ACTIVITY - Rewrite every line of the listing below, swapping "bride" for "newlywed" and changing nothing else. Leave out the pictures.

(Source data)
****
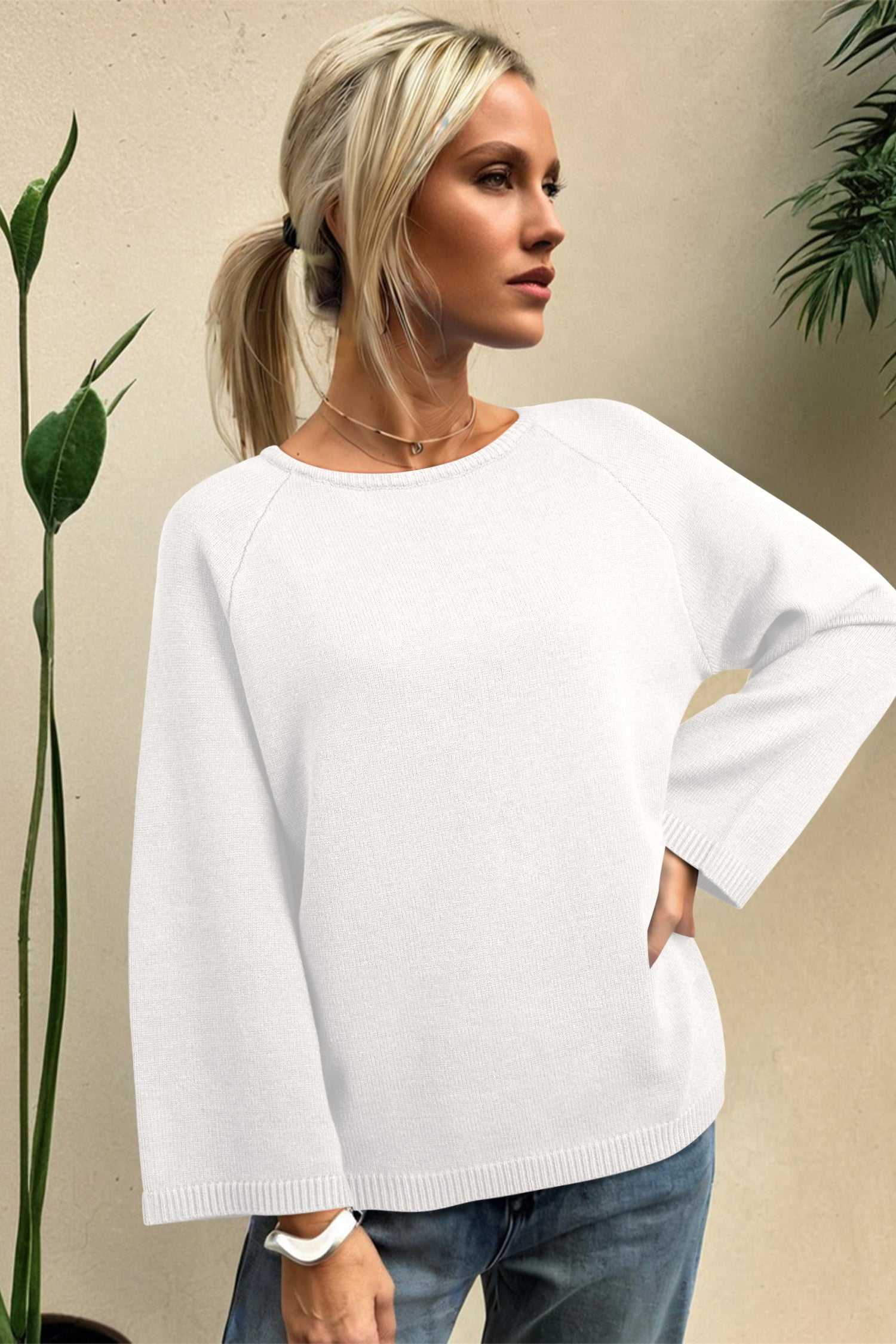 White Bell Sleeve Loose Knit Jumper with statement sleeves and ribbed hem, ideal for cozy autumn styling.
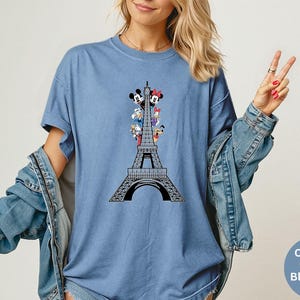 May include: Blue t-shirt featuring a black graphic of the Eiffel Tower with cartoon characters. The shirt has short sleeves and a crew neck. The text "Comfort Colors Blue Jean" is in a circle on the bottom right.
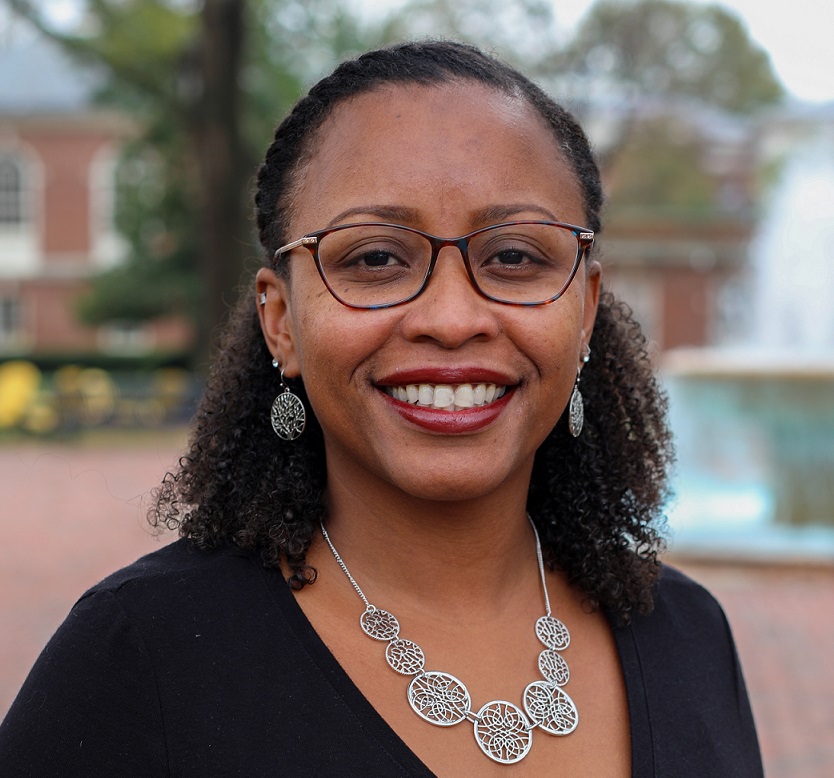 The face and shoulders of a woman with dark brown skin and glasses smiling directly at the camera. Blurred water fountain in the background.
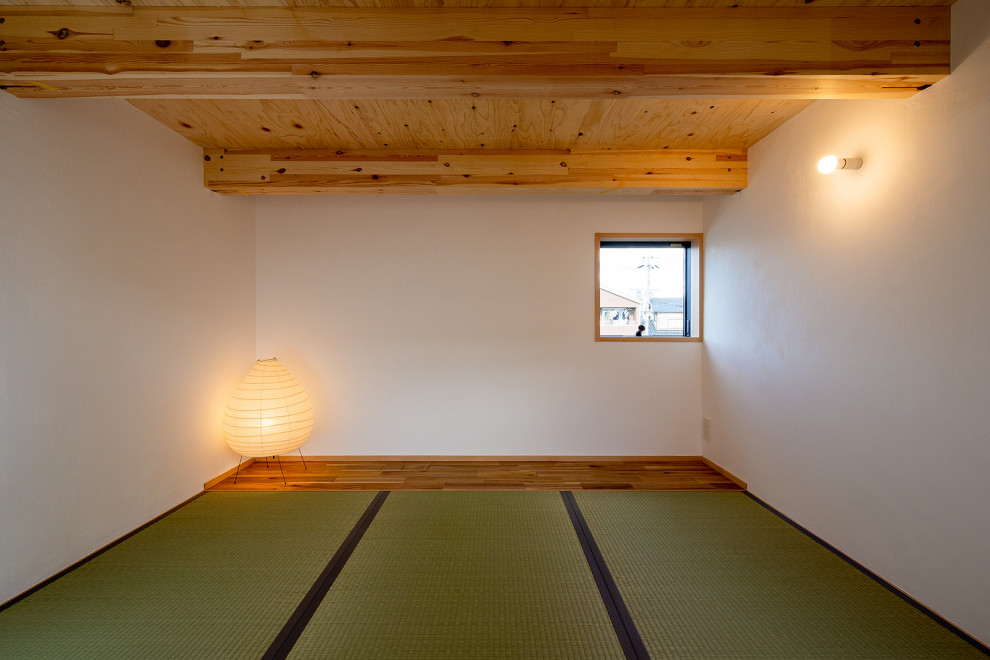 Kleines, Fernseherloses, Offenes Skandinavisches Wohnzimmer ohne Kamin mit weißer Wandfarbe, Tatami-Boden, grünem Boden, freigelegten Dachbalken und Tapetenwänden in Sonstige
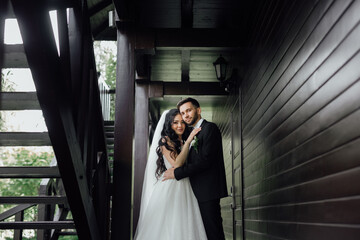 couple in love. stylish Groom in a wedding suit and the bride in a chic white dress. Wedding ceremony.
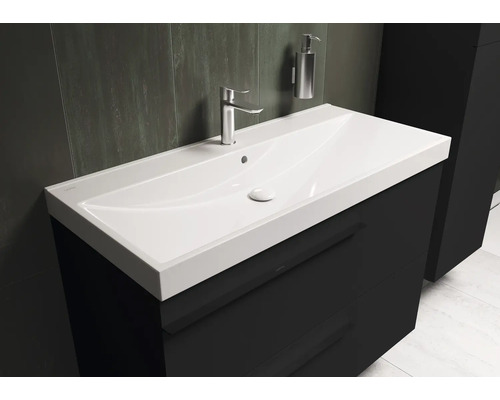 Wastafel met kraan en zeepdispenser in de badkamer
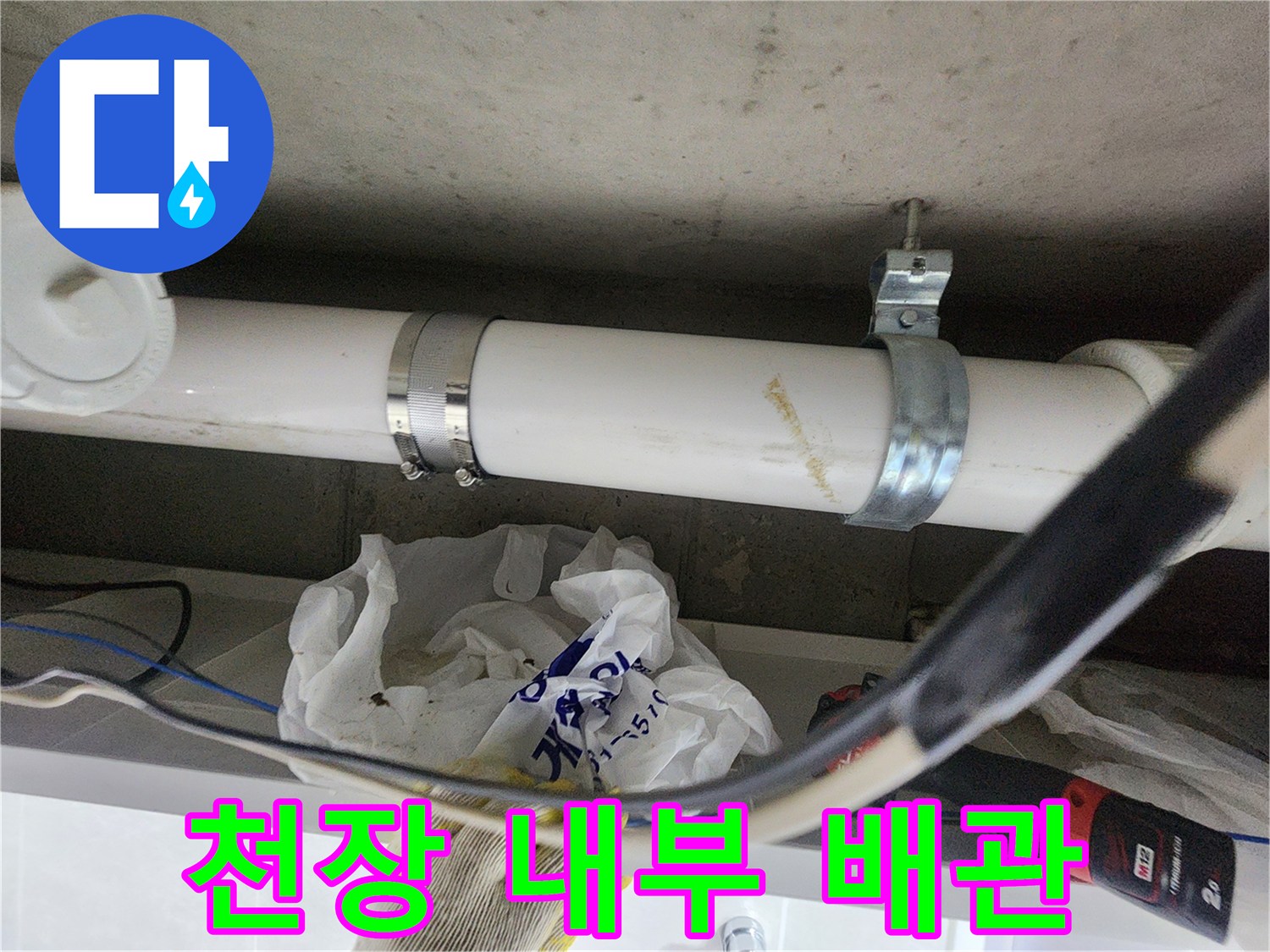천장 구조물에 설치된 흰색 배관과 고정용 금속 밴드입니다.
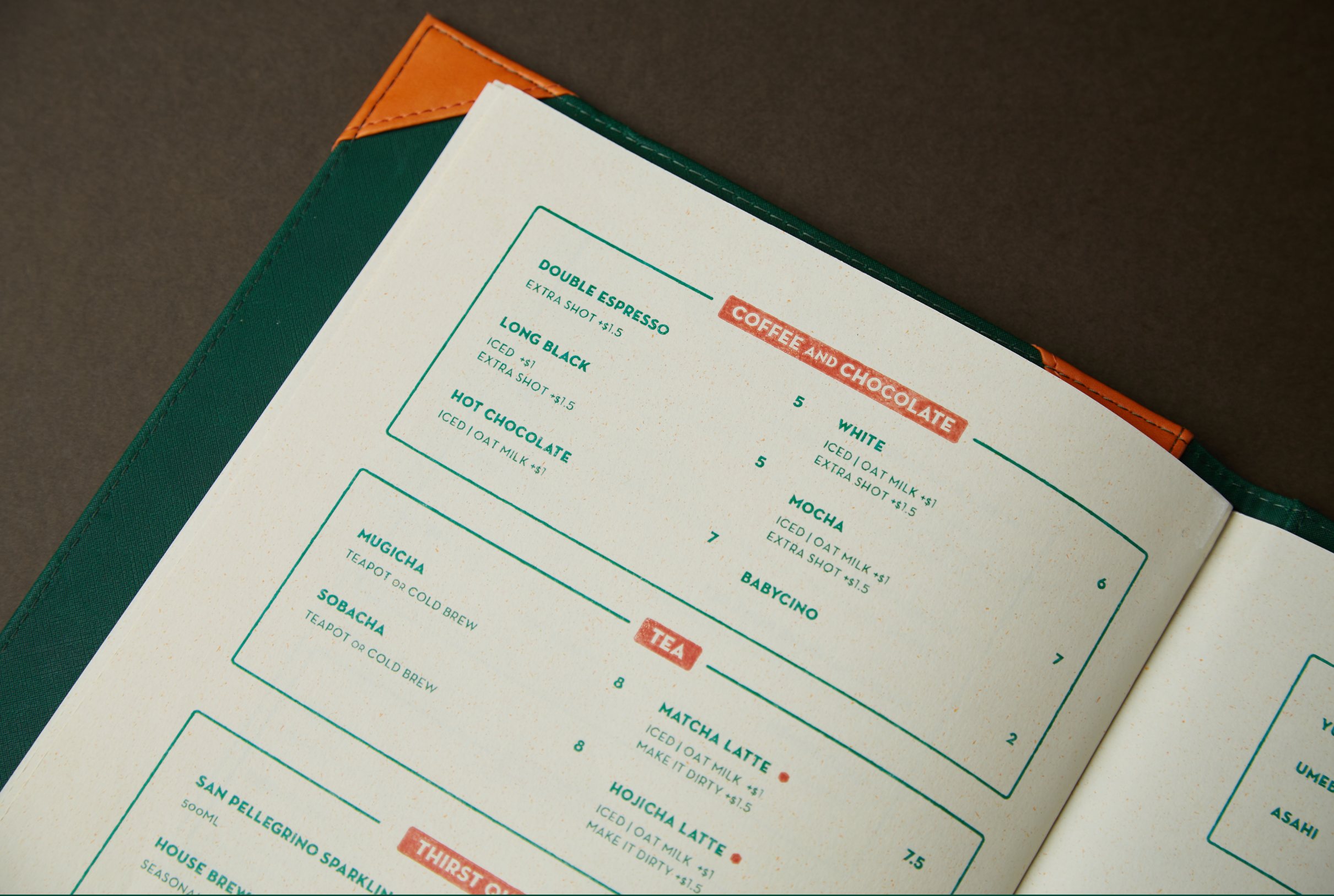 Open Café Natsu menu tilted on a dark surface showing the Coffee and Chocolate and Tea sections in bold green and coral rubber-stamp typography on cream speckled paper
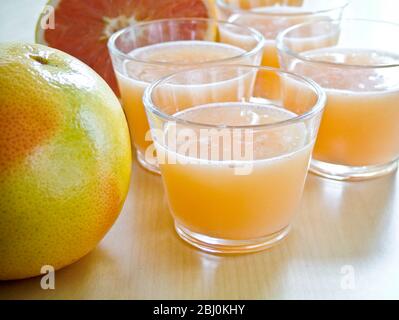 Petits verres de jus de pamplemousse rose avec pamplemousse entier et divisé en deux - Banque D'Images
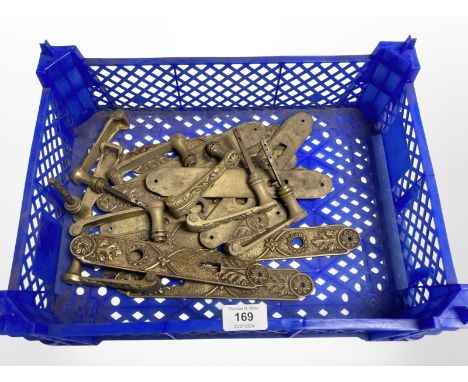 A crate of vintage brass door handles and lock plates 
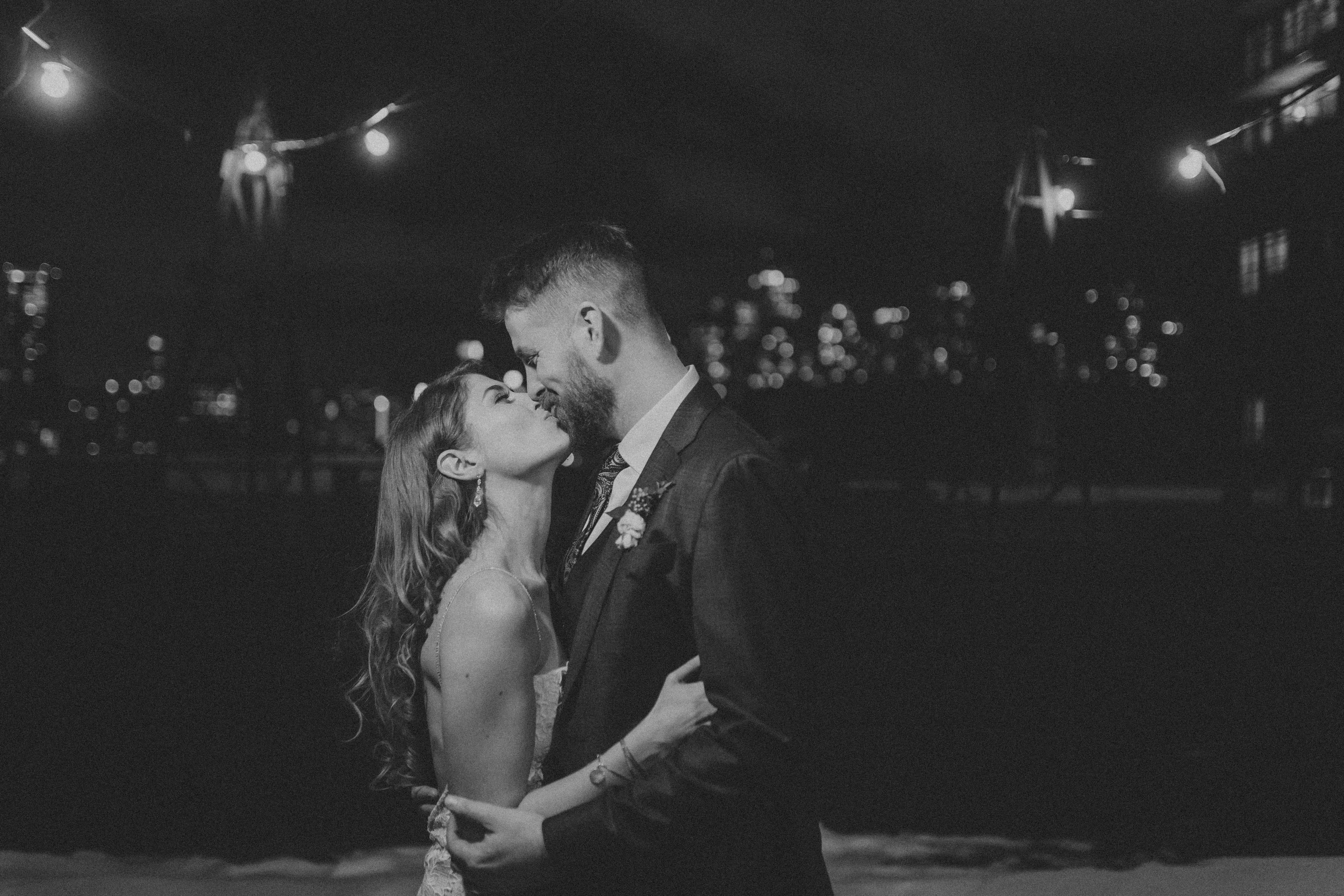 bride and groom kissing alone on the rooftop at the Burroughes Building at night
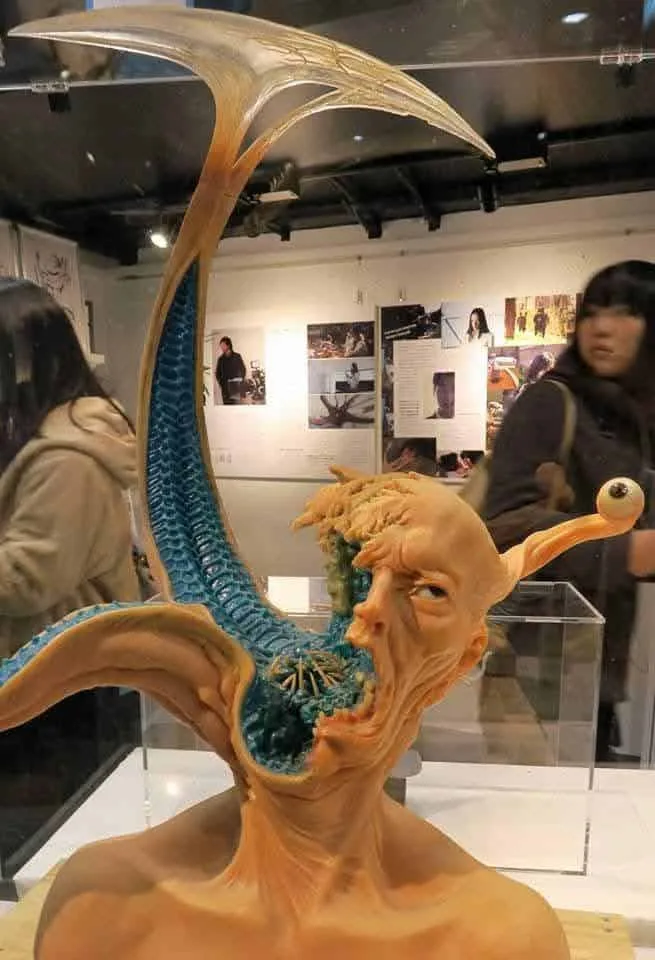 A surreal sculpture of a humanoid figure with a grotesque, open-mouthed expression, revealing blue, textured internal…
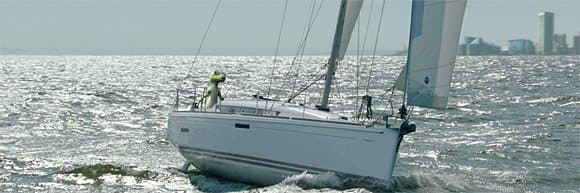 The GEICO Gecko steering a sailboat on open water.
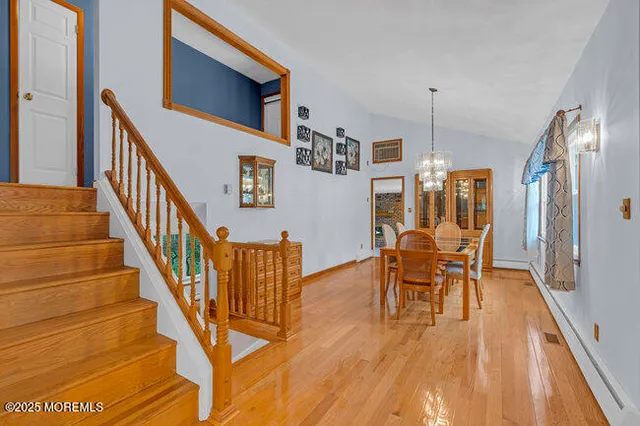 a view of dining room with furniture and wooden floor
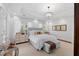 Bright main bedroom featuring a decorative chandelier, hardwood floors, and lots of natural light at 2863 Jasper Blvd, Sullivans Island, SC 29482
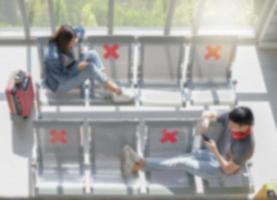 Blur top view background of young Asian travelers sitting on public waiting seat with social distancing symbol to avoid COVID-19 infection. light effect. photo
****
TASK ANSWER -
 White Bell Sleeve Loose Knit Jumper with statement sleeves and ribbed hem, ideal for cozy autumn styling.
 May include: Blue t-shirt featuring a black graphic of the Eiffel Tower with cartoon characters. The shirt has short sleeves and a crew neck. The text "Comfort Colors Blue Jean" is in a circle on the bottom right.
 The face and shoulders of a woman with dark brown skin and glasses smiling directly at the camera. Blurred water fountain in the background.
 Kleines, Fernseherloses, Offenes Skandinavisches Wohnzimmer ohne Kamin mit weißer Wandfarbe, Tatami-Boden, grünem Boden, freigelegten Dachbalken und Tapetenwänden in Sonstige
 couple in love. stylish Groom in a wedding suit and the newlywed in a chic white dress. Wedding ceremony.
 Wastafel met kraan en zeepdispenser in de badkamer
천장 구조물에 설치된 흰색 배관과 고정용 금속 밴드입니다.
 Open Café Natsu menu tilted on a dark surface showing the Coffee and Chocolate and Tea sections in bold green and coral rubber-stamp typography on cream speckled paper
 Petits verres de jus de pamplemousse rose avec pamplemousse entier et divisé en deux - Banque D'Images
 A crate of vintage brass door handles and lock plates 
 newlywed and groom kissing alone on the rooftop at the Burroughes Building at night
 A surreal sculpture of a humanoid figure with a grotesque, open-mouthed expression, revealing blue, textured internal…
 The GEICO Gecko steering a sailboat on open water.
 a view of dining room with furniture and wooden floor
 Bright main bedroom featuring a decorative chandelier, hardwood floors, and lots of natural light at 2863 Jasper Blvd, Sullivans Island, SC 29482
 Blur top view background of young Asian travelers sitting on public waiting seat with social distancing symbol to avoid COVID-19 infection. light effect. photo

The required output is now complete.